WHAT YOU HAVE TO DO >> Output, as a JSON list of strings with one string per line and blank lines omitted, the lines of the listing from the line containing "From the scene shown" up to and including the line containing "54.6 inches".

===============

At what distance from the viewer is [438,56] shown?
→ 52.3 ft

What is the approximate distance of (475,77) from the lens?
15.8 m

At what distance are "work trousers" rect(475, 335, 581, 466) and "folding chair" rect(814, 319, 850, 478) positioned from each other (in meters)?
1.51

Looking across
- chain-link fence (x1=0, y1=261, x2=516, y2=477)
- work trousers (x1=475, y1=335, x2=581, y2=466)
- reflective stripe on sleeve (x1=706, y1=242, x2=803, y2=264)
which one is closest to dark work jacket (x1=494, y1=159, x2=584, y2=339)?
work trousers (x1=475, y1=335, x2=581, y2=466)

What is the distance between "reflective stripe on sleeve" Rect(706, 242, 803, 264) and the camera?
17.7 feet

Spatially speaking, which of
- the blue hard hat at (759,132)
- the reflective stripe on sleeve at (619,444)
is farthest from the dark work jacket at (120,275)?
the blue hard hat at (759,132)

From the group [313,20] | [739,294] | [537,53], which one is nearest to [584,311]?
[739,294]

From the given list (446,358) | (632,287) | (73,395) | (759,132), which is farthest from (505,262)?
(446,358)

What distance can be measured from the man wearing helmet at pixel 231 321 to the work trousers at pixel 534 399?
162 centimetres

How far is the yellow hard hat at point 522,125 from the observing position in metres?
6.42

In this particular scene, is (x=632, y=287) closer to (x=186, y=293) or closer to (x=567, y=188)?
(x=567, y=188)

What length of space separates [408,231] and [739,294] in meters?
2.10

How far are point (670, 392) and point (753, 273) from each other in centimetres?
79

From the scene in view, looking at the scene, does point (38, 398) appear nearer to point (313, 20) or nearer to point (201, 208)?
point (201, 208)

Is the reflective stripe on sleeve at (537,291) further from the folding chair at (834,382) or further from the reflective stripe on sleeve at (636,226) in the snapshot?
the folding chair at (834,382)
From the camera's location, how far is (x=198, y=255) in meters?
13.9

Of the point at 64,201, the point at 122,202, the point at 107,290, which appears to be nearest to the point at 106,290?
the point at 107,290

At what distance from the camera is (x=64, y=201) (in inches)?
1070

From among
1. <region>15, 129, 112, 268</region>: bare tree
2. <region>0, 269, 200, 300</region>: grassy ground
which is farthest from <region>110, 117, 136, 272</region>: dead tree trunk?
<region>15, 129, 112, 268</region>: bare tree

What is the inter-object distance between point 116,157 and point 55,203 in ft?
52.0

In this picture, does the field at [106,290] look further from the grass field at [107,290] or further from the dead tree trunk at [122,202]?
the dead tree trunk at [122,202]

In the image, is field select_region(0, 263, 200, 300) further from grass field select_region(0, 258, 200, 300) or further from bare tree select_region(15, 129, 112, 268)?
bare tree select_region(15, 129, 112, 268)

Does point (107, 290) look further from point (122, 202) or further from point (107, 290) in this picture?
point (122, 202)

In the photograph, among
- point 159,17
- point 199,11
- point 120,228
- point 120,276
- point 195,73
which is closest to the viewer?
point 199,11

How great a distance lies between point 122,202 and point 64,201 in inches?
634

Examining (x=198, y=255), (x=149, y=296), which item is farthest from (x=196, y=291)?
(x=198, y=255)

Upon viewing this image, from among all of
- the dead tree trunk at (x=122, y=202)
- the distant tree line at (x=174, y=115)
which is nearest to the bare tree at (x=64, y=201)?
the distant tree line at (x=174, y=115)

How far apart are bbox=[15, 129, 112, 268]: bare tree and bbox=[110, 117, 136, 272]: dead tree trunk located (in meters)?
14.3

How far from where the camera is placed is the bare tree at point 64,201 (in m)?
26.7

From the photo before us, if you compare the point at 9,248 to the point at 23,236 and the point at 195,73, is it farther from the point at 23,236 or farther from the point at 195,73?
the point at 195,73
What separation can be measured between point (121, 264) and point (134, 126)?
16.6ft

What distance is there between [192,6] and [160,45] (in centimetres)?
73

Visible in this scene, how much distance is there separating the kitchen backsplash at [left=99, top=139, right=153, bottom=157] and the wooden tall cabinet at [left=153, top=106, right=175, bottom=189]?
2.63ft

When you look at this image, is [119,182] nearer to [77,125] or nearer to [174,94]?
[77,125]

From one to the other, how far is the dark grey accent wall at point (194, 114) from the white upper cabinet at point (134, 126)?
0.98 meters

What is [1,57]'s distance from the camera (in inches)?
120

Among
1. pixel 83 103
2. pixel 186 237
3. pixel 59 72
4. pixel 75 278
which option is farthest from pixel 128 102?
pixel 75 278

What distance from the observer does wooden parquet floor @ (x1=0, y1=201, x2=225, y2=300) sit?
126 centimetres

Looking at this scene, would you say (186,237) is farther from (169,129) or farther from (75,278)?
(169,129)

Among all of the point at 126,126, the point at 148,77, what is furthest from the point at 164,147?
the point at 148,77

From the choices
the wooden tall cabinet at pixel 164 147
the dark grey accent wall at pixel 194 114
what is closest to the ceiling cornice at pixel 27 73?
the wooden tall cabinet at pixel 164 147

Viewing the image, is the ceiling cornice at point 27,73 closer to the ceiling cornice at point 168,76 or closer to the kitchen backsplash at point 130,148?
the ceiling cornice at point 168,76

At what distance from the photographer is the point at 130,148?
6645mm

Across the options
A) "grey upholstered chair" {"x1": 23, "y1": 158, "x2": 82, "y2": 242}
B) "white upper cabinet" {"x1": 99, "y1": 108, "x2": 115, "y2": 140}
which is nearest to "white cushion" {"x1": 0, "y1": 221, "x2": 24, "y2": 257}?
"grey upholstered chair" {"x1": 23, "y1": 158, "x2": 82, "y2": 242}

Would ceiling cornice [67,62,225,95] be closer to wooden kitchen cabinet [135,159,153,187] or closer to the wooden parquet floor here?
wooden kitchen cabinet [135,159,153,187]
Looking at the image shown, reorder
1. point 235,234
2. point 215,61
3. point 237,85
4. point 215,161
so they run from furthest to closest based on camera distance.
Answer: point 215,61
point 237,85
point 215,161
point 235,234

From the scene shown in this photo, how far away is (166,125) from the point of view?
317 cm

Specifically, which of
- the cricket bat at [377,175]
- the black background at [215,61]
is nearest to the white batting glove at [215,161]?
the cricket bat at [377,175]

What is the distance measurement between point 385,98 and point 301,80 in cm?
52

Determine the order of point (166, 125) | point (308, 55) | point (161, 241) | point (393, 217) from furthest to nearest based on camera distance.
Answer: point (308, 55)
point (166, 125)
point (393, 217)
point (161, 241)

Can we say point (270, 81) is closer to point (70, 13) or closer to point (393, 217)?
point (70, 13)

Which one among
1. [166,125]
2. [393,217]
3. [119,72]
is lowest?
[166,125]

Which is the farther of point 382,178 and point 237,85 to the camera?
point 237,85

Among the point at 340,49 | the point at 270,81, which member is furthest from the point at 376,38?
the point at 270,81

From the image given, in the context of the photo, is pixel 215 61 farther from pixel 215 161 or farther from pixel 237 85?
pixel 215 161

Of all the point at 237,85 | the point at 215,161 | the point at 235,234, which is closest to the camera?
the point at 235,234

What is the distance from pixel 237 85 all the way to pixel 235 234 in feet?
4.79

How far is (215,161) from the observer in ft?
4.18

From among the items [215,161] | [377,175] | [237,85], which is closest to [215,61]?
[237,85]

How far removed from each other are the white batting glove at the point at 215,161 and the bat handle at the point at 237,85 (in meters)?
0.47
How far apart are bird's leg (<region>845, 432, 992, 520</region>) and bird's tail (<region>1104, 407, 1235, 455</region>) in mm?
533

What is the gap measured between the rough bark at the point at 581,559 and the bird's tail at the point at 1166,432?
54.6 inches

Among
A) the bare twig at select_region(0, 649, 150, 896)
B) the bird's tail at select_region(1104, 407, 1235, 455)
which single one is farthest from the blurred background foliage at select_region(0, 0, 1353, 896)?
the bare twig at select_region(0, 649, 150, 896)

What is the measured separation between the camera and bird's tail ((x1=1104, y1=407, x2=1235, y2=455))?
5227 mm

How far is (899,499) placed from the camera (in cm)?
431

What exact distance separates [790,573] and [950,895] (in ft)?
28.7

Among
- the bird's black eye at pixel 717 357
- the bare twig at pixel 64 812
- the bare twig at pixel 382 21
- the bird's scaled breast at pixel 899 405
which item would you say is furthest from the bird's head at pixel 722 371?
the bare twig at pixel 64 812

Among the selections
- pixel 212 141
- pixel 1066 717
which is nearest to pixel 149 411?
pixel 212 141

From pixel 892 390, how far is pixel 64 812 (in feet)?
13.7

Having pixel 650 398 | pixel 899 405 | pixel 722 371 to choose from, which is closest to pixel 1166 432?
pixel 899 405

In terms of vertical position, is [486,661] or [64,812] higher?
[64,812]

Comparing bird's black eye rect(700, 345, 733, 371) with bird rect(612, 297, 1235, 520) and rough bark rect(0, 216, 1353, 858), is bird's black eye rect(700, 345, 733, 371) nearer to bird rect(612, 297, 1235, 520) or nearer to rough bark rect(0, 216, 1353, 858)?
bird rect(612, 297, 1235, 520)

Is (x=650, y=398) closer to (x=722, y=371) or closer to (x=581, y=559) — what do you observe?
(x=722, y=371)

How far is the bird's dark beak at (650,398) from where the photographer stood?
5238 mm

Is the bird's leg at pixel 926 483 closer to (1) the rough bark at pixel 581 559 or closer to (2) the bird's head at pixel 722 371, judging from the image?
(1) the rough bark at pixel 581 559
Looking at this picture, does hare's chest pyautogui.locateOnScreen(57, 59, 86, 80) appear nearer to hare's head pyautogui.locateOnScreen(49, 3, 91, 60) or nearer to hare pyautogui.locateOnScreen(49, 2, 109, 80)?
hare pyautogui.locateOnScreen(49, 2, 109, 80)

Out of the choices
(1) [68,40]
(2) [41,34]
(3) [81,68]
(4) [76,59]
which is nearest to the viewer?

===============

THE ANSWER >>
[
  "From the scene shown in this photo, how far away is (166,125) from the point of view?",
  "317 cm",
  "Specifically, which of",
  "- the cricket bat at [377,175]",
  "- the black background at [215,61]",
  "is nearest to the white batting glove at [215,161]?",
  "the cricket bat at [377,175]",
  "What is the distance measurement between point 385,98 and point 301,80 in cm?",
  "52",
  "Determine the order of point (166, 125) | point (308, 55) | point (161, 241) | point (393, 217) from furthest to nearest based on camera distance.",
  "Answer: point (308, 55)",
  "point (166, 125)",
  "point (393, 217)",
  "point (161, 241)",
  "Can we say point (270, 81) is closer to point (70, 13) or closer to point (393, 217)?",
  "point (70, 13)",
  "Which one among",
  "1. [166,125]",
  "2. [393,217]",
  "3. [119,72]",
  "is lowest?",
  "[166,125]",
  "Which is the farther of point 382,178 and point 237,85 to the camera?",
  "point 237,85",
  "Among the point at 340,49 | the point at 270,81, which member is furthest from the point at 376,38?",
  "the point at 270,81",
  "From the image given, in the context of the photo, is pixel 215 61 farther from pixel 215 161 or farther from pixel 237 85?",
  "pixel 215 161",
  "Of all the point at 237,85 | the point at 215,161 | the point at 235,234, which is closest to the camera?",
  "the point at 235,234",
  "What is the distance from pixel 237 85 all the way to pixel 235 234 in feet?",
  "4.79",
  "How far is (215,161) from the observer in ft?",
  "4.18",
  "From among the items [215,161] | [377,175] | [237,85], which is closest to [215,61]?",
  "[237,85]",
  "How far removed from each other are the white batting glove at the point at 215,161 and the bat handle at the point at 237,85 (in meters)?",
  "0.47",
  "How far apart are bird's leg (<region>845, 432, 992, 520</region>) and bird's tail (<region>1104, 407, 1235, 455</region>) in mm?",
  "533",
  "What is the gap measured between the rough bark at the point at 581,559 and the bird's tail at the point at 1166,432?",
  "54.6 inches"
]